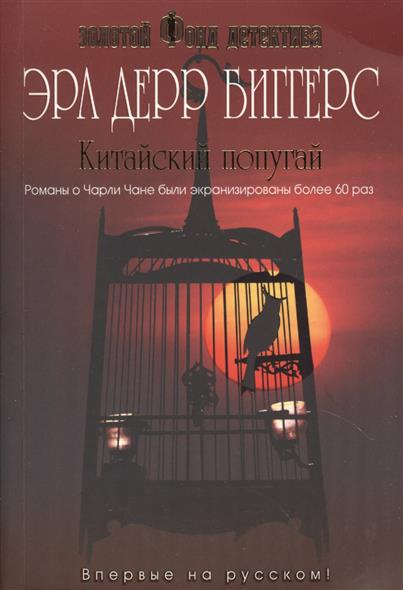 Биггерс Э. Китайский попугай эрл дерр биггерс книгу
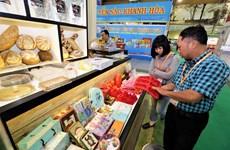 National food safety information database to be set up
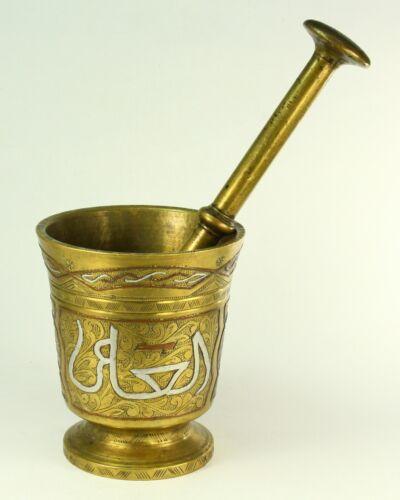 ! Antique Cast Bronze Islamic CAIRO WARE Silver & Copper Inlay Mortar & Pestle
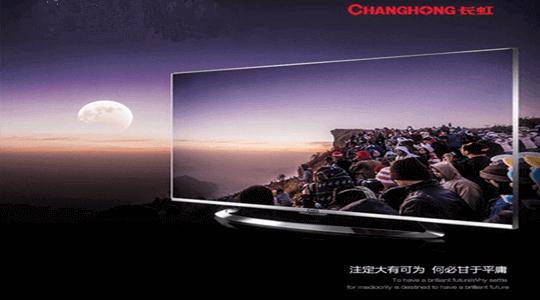 长虹智能电视必装软件精选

__Activity__:
The listing above should be repeated word for word, with every image left out.

__Answer to this problem__:
 Биггерс Э. Китайский попугай эрл дерр биггерс книгу
 National food safety information database to be set up
 ! Antique Cast Bronze Islamic CAIRO WARE Silver & Copper Inlay Mortar & Pestle
 长虹智能电视必装软件精选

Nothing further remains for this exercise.